In Congress yesterday, Representative John Tierney, Chair of the House National Security and Foreign Affairs Subcommittee, convened the first in a series of hearings to examine a US missile defense program that is out of control, straining relations with allies, and renewing an arms race with Russia.
This is the first comprehensive review of the program since 1993 – the year before Republicans took control of Congress – and it’s long overdue. The focus yesterday was on the extent of the missile threat – as compared to other security vulnerabilities – and whether spending more than $10 billion annually on ballistic missile defense (BMD) is justifiable from that perspective.
In his opening statement, Rep. Tierney pointed out that we have spent over $120 billion on missile defense in the past 25 years; that the annual budget is expected to double by 2013 to $19 billion; and that the current $10 billion per year is equal to one-third of the Homeland Security budget, roughly equal to the State Department budget, greater than the FEMA budget, 20 times greater than public diplomacy expenditures, and 30 times greater than Peace Corps.
Dr.
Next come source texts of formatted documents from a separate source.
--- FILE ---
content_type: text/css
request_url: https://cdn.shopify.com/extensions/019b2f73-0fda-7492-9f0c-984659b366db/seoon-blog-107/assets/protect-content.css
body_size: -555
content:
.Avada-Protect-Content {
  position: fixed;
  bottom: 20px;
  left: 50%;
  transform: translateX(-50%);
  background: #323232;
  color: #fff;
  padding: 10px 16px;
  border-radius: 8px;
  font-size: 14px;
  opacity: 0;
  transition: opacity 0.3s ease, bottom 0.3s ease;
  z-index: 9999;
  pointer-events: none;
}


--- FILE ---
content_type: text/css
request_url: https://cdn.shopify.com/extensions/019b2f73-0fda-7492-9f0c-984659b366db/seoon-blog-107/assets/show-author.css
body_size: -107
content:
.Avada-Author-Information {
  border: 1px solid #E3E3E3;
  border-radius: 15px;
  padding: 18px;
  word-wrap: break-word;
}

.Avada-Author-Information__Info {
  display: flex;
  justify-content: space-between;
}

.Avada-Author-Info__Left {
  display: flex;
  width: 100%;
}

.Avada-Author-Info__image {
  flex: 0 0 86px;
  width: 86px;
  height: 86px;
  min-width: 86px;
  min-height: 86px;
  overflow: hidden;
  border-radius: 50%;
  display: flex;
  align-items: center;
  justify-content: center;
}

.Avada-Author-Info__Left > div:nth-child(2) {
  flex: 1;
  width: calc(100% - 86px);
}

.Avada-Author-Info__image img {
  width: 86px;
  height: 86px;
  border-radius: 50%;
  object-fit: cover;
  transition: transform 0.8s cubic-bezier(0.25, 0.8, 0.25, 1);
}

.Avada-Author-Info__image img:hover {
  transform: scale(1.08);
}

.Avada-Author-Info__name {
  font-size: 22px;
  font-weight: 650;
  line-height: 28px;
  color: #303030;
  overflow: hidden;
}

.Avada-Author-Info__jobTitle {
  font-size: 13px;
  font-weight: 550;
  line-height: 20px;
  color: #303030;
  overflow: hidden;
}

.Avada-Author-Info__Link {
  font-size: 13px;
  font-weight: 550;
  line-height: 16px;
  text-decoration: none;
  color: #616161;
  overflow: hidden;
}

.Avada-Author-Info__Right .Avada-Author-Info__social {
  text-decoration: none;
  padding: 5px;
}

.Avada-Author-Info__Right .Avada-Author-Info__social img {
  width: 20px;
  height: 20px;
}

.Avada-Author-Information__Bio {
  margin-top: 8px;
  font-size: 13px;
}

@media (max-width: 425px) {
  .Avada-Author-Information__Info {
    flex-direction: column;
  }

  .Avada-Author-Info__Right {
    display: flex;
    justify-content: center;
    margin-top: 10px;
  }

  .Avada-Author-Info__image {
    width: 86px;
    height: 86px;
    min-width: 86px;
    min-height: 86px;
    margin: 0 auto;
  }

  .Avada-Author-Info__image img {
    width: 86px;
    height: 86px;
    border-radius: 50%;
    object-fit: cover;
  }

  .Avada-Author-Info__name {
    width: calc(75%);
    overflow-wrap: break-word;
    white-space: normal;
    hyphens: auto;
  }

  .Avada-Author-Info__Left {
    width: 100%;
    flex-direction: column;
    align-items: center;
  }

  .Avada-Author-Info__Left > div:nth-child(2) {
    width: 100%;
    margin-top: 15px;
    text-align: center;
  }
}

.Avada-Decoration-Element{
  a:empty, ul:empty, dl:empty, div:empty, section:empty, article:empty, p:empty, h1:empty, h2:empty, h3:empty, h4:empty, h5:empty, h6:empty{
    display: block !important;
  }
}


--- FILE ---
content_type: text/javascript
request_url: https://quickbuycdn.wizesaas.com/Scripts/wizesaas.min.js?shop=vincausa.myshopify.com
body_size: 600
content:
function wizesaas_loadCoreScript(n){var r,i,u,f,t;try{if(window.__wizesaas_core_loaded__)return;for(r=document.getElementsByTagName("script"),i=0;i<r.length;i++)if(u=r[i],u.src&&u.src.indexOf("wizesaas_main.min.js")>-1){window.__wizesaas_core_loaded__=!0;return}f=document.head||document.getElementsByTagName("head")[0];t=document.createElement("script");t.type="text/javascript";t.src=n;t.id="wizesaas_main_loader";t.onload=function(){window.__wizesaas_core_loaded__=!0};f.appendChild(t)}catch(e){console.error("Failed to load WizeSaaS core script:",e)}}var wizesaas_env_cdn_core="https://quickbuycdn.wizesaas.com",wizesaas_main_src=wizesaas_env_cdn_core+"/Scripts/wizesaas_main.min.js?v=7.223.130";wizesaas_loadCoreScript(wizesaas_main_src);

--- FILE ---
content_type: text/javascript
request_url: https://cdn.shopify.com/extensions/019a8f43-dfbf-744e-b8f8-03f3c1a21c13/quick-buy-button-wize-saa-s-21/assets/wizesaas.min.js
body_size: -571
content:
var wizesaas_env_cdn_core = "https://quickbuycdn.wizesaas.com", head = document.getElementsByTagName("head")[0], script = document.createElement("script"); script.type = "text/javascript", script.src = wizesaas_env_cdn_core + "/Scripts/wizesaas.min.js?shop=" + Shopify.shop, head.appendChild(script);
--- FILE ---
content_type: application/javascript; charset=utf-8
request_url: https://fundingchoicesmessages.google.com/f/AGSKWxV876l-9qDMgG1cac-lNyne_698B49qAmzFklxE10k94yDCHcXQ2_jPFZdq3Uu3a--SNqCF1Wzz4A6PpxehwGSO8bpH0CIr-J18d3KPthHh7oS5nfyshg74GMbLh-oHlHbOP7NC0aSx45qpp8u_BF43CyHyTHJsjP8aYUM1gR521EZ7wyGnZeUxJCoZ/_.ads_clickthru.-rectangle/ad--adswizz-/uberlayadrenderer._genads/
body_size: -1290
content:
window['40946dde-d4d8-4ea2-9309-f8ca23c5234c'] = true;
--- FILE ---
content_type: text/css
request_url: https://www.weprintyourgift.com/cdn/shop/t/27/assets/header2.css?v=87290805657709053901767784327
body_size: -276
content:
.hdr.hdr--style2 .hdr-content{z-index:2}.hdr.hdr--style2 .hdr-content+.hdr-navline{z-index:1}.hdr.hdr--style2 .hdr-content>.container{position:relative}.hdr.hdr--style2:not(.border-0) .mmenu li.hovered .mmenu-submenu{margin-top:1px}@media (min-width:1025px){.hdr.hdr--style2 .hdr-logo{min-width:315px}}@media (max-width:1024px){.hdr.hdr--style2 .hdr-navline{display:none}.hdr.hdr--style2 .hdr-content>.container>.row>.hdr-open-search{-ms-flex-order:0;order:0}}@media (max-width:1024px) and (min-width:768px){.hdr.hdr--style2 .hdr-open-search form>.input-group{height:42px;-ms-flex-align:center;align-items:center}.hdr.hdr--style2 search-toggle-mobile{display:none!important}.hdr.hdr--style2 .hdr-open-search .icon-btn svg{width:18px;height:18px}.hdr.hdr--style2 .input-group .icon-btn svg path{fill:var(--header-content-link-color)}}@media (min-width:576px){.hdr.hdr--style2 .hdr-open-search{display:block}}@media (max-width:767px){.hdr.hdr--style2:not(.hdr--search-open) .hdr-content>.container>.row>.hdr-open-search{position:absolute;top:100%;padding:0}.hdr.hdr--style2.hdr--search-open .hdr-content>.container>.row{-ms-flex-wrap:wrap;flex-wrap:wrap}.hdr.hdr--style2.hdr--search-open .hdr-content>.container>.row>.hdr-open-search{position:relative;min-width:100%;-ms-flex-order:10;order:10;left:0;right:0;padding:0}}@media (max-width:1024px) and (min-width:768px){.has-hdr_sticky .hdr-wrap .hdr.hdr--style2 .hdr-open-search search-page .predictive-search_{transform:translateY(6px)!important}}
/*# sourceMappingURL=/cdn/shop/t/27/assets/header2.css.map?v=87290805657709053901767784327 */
Stephen Flynn, Senior Fellow for National Security Studies at the Council on Foreign Relations and a retired Coast Guard Commander, testified that the “non-missile risk” – smuggling a weapon of mass destruction into the US by ship, train, truck, or private jet – is “far greater than the ballistic missile threat….” He noted that smuggling is the only realistic option for a terrorist group like al Qaeda; it offers anonymity to any attacking nation and therefore protection from retaliation; seaports, borders, and overseas flights “provide a rich menu of non-missile options”; and it has greater potential to “generate cascading economic consequences by disrupting global supply chains.”
Despite these risks, Flynn said, “The combined budgets for funding all the domestic and international port of entry interdiction efforts… is equal to roughly one-half of the annual budget for developing missile defense. Nowhere in the US government has there been or is there now an evaluation of whether that represents an appropriate balance….The amount of resources we dedicate to the [more serious threat of cargo delivery] is miniscule compared to the kinds of resources we invest in dealing with the ballistic missile threat. That’s the kind of disconnect we’re operating in.”
Joseph Cirincione, president of the Ploughshares Fund and author of Bomb Scare: The History and Future of Nuclear Weapons, provided the Committee with an even more pointed assessment. He recalled his past work for the House Armed Services Committee and the National Security Subcommittee during the Cold War. “At that time, we were not worried about a prototype Iranian missile that might or might not be deployed. We were worried about 5,000 Soviet warheads… destroying not just our country but most likely this planet. I have known ballistic missile threats, I have researched ballistic missile threats. Mr. Chairman, this is not a serious ballistic missile threat that we face today…. [It] is limited and changing relatively slowly. There is every reason to believe that it can be addressed through measured military preparedness and aggressive diplomacy.”